Passage provided:
--------
The Company's principal uses of funds during 2004 are expected to be the payment of operating expenses, payments for licensing of programming and subscriber acquisition fees, and interest payments under its bank credit facility. As part of the Company's growth strategy, the Company expects to continue making investments in programming and distribution during 2004.
As of March 31, 2004, the Company believes that cash inflows from its operations, cash on hand, remaining availability under its bank credit facility and payments anticipated under the tax sharing agreement with Hallmark Cards, all of which are currently its principal sources of funds, will be sufficient to meet its liquidity needs for at least the next twelve months. The Company plans to obtain additional funding by increasing its revolving line of credit under its bank credit facility. Any new debt financing would require the agreement of existing lenders, including HC Crown.
Potential Sale of the International Business
On April 13, 2004, the Company announced that it is exploring strategic alternatives for its international business, which includes international rights to license the film library. These alternatives include, but are not necessarily limited to, a sale or other corporate transaction. Any sale would, and any other corporate transaction might, require the agreement of existing lenders, including HC Crown.
7
2. Summary of Significant Accounting Policies
Interim Financial Statements
In the opinion of management, the accompanying consolidated balance sheets and related interim consolidated statements of operations and cash flows, include all adjustments, consisting of normal recurring items necessary for their fair presentation in conformity with accounting principles generally accepted in the United States. Interim results are not necessarily indicative of results for a full year. The information included in this Form 10-Q should be read in conjunction with Management's Discussion and Analysis and consolidated financial statements and notes thereto included in the Crown Media Holdings, Inc. 2003 Annual Report on Form 10-K.
--------
Stated exercise A: Pull out every line of the records that contains the word "dark".
The filing excerpt and the records have nothing to do with each other.
--------
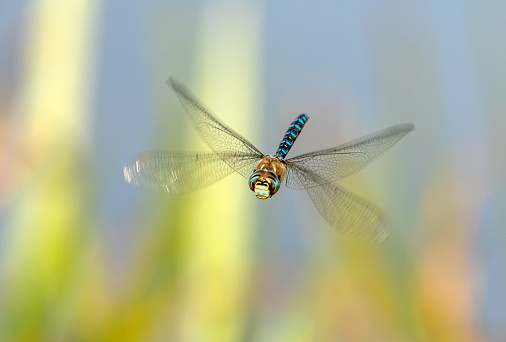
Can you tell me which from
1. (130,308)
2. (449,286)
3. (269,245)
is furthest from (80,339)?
(449,286)

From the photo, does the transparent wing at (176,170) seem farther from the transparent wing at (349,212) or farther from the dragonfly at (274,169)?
the transparent wing at (349,212)

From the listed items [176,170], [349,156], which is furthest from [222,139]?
[349,156]

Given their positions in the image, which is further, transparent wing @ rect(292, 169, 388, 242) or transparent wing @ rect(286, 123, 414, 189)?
transparent wing @ rect(286, 123, 414, 189)

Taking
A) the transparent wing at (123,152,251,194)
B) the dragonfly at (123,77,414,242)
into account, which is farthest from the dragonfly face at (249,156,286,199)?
the transparent wing at (123,152,251,194)

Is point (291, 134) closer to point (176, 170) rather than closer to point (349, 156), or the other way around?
point (349, 156)

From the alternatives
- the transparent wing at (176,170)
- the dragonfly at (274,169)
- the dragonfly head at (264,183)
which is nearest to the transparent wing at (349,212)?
the dragonfly at (274,169)

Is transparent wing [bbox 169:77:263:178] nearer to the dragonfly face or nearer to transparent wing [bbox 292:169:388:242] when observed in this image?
the dragonfly face

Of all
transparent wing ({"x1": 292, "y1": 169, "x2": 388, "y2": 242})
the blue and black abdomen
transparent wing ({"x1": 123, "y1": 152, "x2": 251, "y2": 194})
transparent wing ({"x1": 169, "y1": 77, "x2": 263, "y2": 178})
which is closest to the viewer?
transparent wing ({"x1": 292, "y1": 169, "x2": 388, "y2": 242})
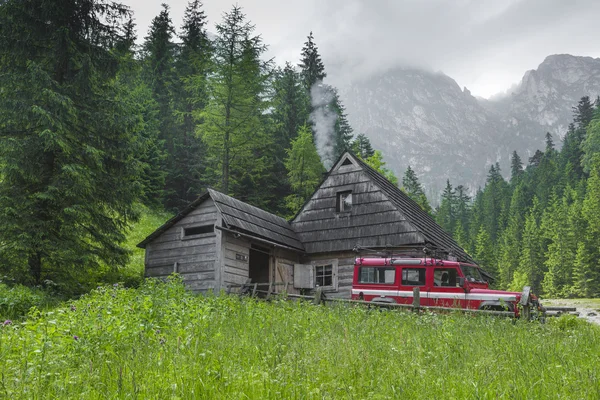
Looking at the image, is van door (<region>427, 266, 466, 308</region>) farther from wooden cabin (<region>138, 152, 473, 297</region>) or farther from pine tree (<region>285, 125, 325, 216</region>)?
pine tree (<region>285, 125, 325, 216</region>)

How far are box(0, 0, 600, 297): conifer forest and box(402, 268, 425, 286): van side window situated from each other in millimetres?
10719

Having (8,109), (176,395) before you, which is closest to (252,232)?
(8,109)

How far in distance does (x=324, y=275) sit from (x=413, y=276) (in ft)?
21.8

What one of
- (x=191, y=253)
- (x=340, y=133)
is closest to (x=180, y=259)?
(x=191, y=253)

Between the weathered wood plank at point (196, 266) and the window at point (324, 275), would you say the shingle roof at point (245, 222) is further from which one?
the weathered wood plank at point (196, 266)

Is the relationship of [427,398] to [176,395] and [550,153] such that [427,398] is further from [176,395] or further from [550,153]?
[550,153]

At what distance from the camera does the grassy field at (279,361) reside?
510 cm

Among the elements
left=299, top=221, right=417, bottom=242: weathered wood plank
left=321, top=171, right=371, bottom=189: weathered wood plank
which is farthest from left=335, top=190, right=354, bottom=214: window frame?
left=299, top=221, right=417, bottom=242: weathered wood plank

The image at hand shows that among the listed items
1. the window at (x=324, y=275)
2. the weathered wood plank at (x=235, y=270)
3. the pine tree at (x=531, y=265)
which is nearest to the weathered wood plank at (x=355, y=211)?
the window at (x=324, y=275)

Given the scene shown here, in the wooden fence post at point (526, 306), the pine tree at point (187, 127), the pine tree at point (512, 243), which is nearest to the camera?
the wooden fence post at point (526, 306)

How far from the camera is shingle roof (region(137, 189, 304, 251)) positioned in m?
20.2

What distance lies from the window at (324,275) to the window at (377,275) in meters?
4.80

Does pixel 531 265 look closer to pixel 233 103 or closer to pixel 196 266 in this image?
pixel 233 103

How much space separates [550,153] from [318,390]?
126 m
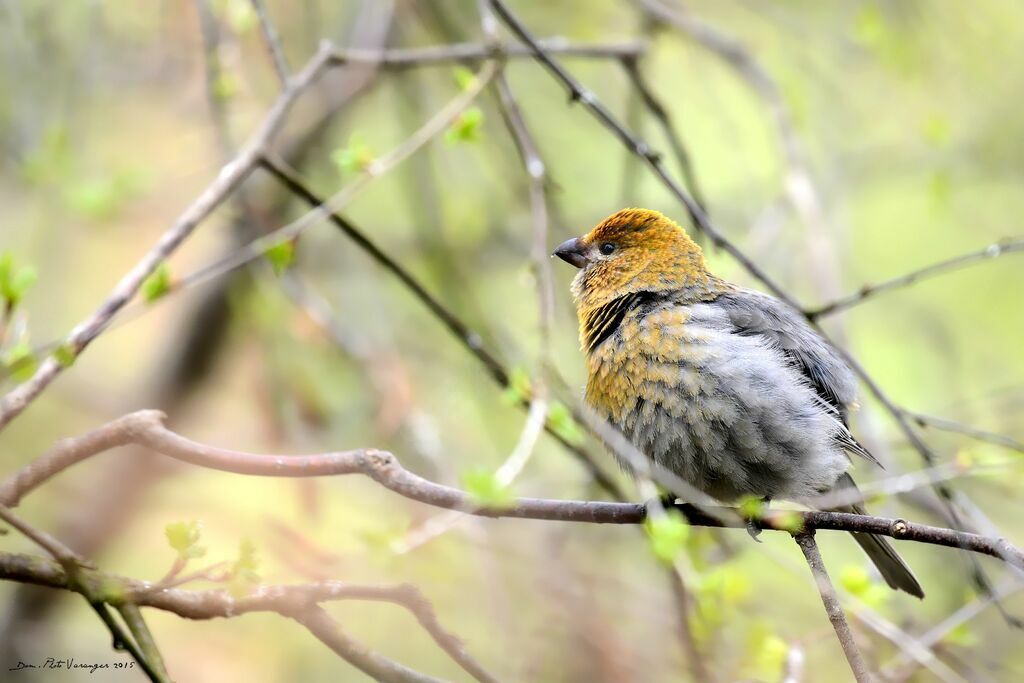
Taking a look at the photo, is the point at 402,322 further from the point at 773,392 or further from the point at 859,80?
the point at 859,80

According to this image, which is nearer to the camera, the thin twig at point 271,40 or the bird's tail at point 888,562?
the thin twig at point 271,40

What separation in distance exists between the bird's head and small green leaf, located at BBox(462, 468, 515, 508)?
85.3 inches

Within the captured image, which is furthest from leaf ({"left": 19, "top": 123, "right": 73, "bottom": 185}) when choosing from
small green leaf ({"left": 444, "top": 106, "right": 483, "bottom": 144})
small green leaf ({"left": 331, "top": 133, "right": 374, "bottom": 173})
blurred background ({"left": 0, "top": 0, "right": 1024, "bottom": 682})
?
small green leaf ({"left": 444, "top": 106, "right": 483, "bottom": 144})

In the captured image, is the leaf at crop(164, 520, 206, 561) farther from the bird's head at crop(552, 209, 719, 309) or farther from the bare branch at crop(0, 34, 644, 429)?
the bird's head at crop(552, 209, 719, 309)

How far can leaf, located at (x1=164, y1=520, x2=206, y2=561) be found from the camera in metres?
2.66

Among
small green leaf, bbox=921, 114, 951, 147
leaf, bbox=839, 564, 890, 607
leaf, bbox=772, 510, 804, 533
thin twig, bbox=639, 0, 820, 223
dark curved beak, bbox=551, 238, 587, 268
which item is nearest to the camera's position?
leaf, bbox=772, 510, 804, 533

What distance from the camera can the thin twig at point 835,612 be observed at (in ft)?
9.04

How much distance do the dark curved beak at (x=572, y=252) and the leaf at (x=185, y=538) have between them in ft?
8.13

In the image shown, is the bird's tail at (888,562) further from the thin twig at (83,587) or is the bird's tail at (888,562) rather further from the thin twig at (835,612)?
the thin twig at (83,587)

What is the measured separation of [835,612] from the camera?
291cm

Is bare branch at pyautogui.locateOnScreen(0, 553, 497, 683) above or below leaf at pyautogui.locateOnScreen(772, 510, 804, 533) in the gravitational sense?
below

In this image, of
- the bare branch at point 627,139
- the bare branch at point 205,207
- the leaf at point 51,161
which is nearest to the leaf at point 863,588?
the bare branch at point 627,139

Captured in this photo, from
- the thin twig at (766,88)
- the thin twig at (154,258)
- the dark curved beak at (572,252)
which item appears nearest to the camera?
the thin twig at (154,258)

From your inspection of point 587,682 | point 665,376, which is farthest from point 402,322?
point 665,376
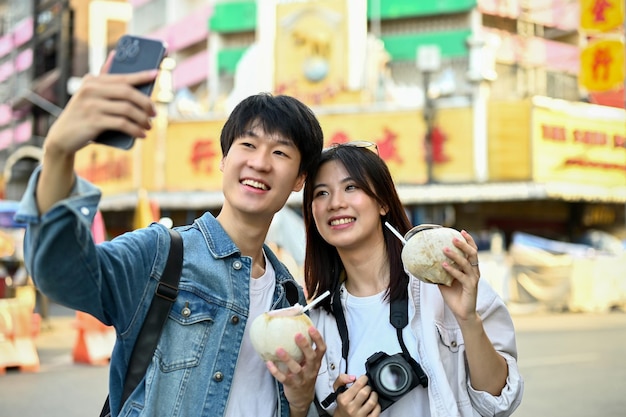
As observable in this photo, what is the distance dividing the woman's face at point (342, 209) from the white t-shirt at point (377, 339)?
0.21 meters

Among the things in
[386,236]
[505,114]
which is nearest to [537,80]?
[505,114]

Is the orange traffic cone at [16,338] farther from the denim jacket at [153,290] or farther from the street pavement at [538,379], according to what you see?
the denim jacket at [153,290]

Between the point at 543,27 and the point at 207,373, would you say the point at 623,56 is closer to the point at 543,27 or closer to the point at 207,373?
the point at 207,373

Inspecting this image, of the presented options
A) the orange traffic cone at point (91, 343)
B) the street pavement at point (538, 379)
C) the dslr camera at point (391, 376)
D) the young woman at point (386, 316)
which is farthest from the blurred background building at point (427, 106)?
the dslr camera at point (391, 376)

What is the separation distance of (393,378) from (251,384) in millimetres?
441

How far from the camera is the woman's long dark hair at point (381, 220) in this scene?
7.79 feet

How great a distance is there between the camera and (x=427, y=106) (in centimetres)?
1758

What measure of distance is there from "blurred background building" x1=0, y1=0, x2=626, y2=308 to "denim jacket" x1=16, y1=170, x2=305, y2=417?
923cm

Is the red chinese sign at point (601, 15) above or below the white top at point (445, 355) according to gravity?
above

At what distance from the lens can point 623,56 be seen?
31.7ft

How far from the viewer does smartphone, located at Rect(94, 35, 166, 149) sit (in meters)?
1.37

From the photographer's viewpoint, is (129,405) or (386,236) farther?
(386,236)

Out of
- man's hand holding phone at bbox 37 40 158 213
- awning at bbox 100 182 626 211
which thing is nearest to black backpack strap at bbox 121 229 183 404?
man's hand holding phone at bbox 37 40 158 213

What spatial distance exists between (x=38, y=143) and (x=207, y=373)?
3473 centimetres
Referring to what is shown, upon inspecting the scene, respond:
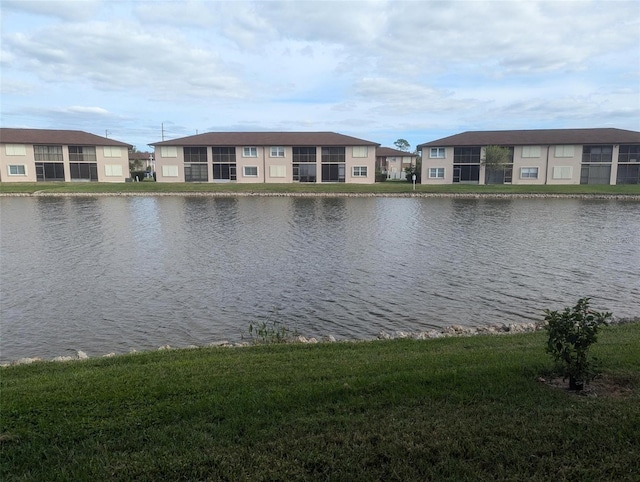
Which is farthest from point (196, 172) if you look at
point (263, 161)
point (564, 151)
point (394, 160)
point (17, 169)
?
point (564, 151)

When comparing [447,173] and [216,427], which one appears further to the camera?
[447,173]

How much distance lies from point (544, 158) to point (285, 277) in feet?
211

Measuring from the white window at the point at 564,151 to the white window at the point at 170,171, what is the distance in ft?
190

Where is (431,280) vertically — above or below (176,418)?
below

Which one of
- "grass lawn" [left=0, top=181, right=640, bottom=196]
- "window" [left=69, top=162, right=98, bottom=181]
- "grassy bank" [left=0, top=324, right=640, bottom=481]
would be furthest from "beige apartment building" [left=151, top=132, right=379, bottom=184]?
"grassy bank" [left=0, top=324, right=640, bottom=481]

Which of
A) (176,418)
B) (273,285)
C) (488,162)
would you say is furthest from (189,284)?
(488,162)

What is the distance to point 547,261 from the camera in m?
20.2

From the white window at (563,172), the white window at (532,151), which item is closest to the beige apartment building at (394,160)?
the white window at (532,151)

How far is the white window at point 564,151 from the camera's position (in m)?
69.1

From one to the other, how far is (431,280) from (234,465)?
13515 millimetres

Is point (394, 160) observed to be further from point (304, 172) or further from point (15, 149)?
point (15, 149)

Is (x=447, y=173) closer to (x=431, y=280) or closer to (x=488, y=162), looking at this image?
(x=488, y=162)

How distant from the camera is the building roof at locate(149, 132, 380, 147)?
2896 inches

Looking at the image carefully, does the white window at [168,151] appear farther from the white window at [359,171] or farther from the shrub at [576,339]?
the shrub at [576,339]
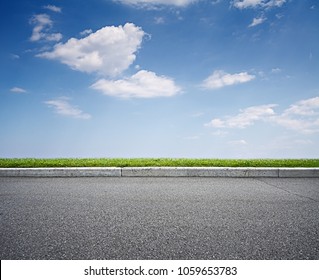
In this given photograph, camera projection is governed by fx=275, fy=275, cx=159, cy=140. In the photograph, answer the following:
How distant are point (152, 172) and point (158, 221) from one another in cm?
464

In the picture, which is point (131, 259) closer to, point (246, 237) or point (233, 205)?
point (246, 237)

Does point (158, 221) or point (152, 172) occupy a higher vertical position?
point (152, 172)

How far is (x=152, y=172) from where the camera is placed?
8938 mm

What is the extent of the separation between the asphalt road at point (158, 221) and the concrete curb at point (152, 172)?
1.48 metres

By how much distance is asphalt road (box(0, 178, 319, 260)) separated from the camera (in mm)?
3242

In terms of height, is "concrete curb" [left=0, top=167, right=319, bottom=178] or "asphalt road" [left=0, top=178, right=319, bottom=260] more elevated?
"concrete curb" [left=0, top=167, right=319, bottom=178]

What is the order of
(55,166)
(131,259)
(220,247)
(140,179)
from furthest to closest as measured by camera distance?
1. (55,166)
2. (140,179)
3. (220,247)
4. (131,259)

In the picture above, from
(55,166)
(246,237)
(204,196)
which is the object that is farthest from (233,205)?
(55,166)

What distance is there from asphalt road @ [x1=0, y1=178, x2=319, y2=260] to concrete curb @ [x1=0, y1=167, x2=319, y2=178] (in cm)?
148

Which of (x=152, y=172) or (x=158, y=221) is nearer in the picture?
(x=158, y=221)

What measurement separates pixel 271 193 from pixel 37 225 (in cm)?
510

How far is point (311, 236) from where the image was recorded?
3.77 metres

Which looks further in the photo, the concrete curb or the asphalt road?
the concrete curb

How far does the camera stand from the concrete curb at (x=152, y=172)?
893 centimetres
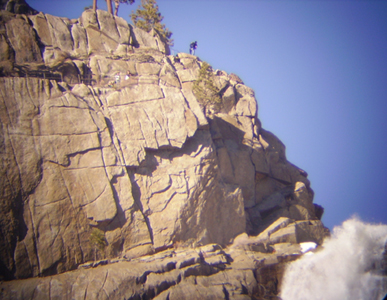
--------
Stated exercise B:
Answer these from the filing excerpt:
(i) On what date did the Company announce it was exploring strategic alternatives for its international business?
(ii) Who is the Company's tax sharing agreement with?
(iii) Which annual report should the Form 10-Q information be read together with?

Complete output A:
dark curved beak, bbox=551, 238, 587, 268
How much distance do the dark curved beak at (x=572, y=252) and the leaf at (x=185, y=538) have between them in ft?
- the dark curved beak at (572,252)
How far from the camera is the woman's long dark hair at point (381, 220) in this scene?

Complete output B:
(i) April 13, 2004
(ii) Hallmark Cards
(iii) The Crown Media Holdings, Inc. 2003 Annual Report on Form 10-K